A test mast was erected at the Dalston Road factory last year to measure wind strength and how often it blows, as a precursor to a planned 120-metre turbine.
But results have not matched the company’s expectations.
Those calculations were based on wind records taken at Carlisle airport over the past ten years.
But Pirelli’s UK boss, Wolfgang Meier, said the project was still very much alive.
“There is no cause for alarm,” he said.
“At this stage we need more windy months to prove our calculations.
“The project is still part of our plans.”
Data from the 45-metre test mast is being analysed by a team specially set up at the Dalston Road factory and by the company that built it ““ London-based Windforce Energy.

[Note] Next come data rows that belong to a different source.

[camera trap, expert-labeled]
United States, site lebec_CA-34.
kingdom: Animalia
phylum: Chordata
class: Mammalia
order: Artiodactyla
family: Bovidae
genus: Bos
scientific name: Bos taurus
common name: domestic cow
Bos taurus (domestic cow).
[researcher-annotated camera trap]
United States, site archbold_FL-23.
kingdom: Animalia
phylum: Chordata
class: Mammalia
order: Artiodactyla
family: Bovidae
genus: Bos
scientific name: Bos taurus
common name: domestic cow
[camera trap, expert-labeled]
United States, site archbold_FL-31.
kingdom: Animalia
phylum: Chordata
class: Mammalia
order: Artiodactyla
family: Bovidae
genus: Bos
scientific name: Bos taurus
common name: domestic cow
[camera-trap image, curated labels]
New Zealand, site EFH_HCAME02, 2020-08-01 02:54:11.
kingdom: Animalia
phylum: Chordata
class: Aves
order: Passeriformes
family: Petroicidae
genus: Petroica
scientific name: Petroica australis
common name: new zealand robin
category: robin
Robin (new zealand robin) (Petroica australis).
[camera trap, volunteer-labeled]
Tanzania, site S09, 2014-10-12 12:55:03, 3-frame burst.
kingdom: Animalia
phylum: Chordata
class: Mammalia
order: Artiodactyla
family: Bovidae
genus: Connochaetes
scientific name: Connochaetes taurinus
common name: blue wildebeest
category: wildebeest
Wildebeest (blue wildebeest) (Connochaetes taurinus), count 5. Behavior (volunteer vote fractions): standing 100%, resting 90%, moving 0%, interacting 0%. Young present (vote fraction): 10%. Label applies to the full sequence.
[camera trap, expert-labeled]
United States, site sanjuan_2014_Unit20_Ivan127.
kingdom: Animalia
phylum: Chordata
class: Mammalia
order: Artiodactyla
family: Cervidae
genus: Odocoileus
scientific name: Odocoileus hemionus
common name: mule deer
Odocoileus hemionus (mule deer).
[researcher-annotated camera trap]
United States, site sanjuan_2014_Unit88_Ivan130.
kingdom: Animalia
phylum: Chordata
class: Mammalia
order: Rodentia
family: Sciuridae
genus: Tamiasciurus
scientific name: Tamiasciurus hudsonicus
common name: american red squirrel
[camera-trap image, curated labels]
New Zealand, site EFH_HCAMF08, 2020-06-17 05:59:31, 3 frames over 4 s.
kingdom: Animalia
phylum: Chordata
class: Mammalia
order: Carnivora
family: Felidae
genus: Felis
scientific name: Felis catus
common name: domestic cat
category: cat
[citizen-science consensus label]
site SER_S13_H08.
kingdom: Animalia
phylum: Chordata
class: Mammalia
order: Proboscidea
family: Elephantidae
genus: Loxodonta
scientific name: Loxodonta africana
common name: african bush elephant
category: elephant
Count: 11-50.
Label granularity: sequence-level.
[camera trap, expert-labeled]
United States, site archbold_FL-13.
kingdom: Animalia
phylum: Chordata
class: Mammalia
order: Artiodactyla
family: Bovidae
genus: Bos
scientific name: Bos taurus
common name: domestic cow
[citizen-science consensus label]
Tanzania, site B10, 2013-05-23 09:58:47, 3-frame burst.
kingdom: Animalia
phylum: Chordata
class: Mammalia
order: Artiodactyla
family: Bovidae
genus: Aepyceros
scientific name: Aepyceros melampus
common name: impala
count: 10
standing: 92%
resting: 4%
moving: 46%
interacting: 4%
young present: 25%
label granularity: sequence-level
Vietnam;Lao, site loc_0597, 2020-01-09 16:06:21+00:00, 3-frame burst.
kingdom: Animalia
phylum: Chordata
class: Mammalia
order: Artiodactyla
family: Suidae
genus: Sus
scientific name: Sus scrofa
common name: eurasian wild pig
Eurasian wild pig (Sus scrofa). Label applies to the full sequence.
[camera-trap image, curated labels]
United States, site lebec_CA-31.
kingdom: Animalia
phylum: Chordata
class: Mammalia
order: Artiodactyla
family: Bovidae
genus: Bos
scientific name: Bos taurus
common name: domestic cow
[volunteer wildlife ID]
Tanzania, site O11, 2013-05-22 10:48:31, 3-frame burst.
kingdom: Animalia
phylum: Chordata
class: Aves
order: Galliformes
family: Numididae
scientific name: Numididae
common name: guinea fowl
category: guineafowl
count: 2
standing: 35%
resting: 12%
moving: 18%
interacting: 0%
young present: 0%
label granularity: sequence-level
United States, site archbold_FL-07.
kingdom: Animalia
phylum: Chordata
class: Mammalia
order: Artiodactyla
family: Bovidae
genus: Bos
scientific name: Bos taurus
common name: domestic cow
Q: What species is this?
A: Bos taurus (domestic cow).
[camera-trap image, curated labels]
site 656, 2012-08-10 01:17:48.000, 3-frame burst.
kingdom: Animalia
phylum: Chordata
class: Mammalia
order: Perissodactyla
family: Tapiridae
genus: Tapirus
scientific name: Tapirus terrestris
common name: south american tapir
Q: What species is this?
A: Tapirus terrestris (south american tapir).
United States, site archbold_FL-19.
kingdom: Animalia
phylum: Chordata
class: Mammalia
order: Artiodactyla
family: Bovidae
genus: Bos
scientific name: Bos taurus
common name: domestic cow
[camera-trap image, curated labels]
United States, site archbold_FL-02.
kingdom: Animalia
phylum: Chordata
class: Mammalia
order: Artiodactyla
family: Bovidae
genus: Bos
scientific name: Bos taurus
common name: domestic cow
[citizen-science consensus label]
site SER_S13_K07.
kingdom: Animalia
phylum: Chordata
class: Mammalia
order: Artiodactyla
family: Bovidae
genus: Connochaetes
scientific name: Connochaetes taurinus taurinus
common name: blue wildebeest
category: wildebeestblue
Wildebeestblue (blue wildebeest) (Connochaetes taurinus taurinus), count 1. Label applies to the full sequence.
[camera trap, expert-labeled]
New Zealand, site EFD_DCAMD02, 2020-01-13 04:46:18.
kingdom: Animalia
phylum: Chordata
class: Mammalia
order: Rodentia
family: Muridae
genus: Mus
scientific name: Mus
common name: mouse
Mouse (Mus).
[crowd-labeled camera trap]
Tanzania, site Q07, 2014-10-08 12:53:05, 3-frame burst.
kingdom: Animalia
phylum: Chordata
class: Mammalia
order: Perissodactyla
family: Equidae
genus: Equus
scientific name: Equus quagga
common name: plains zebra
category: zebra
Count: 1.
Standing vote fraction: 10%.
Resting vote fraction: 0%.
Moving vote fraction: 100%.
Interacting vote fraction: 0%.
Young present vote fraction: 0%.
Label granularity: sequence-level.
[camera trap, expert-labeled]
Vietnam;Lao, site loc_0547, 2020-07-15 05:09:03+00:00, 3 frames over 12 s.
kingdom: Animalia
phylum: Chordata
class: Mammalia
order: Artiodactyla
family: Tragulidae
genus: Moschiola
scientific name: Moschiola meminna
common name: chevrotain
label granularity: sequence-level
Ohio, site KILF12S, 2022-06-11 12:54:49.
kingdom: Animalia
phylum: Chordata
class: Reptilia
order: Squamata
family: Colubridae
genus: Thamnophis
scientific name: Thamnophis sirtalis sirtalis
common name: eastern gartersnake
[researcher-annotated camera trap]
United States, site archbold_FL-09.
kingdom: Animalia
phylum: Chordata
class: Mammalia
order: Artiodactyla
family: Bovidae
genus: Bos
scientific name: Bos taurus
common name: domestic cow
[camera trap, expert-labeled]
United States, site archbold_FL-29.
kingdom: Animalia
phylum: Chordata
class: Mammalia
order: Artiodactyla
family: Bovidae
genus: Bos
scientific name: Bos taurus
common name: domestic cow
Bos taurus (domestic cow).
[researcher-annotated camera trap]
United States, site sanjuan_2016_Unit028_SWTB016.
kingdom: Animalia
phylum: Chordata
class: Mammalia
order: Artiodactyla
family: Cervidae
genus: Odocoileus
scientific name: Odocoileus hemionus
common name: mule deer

It is hoped when built, that the £2m turbine will generate 20 per cent of the tyre plant’s energy and create savings of £700,000 a year.
It would stand a third taller than Dixon’s Chimney in the city and three times the height of the Civic Centre.
Pirelli says it wants to build the turbine because of spiralling energy costs, which have risen from £2.5m a year two years ago to £5m.
Former boss John Nixon said at the time of Pirelli’s planning application for the turbine that it was vital for the future of the Carlisle factory.
Mr Meier said that was not the case.
“It will only provide 20 per cent of our energy ““ it is not essential,” he added.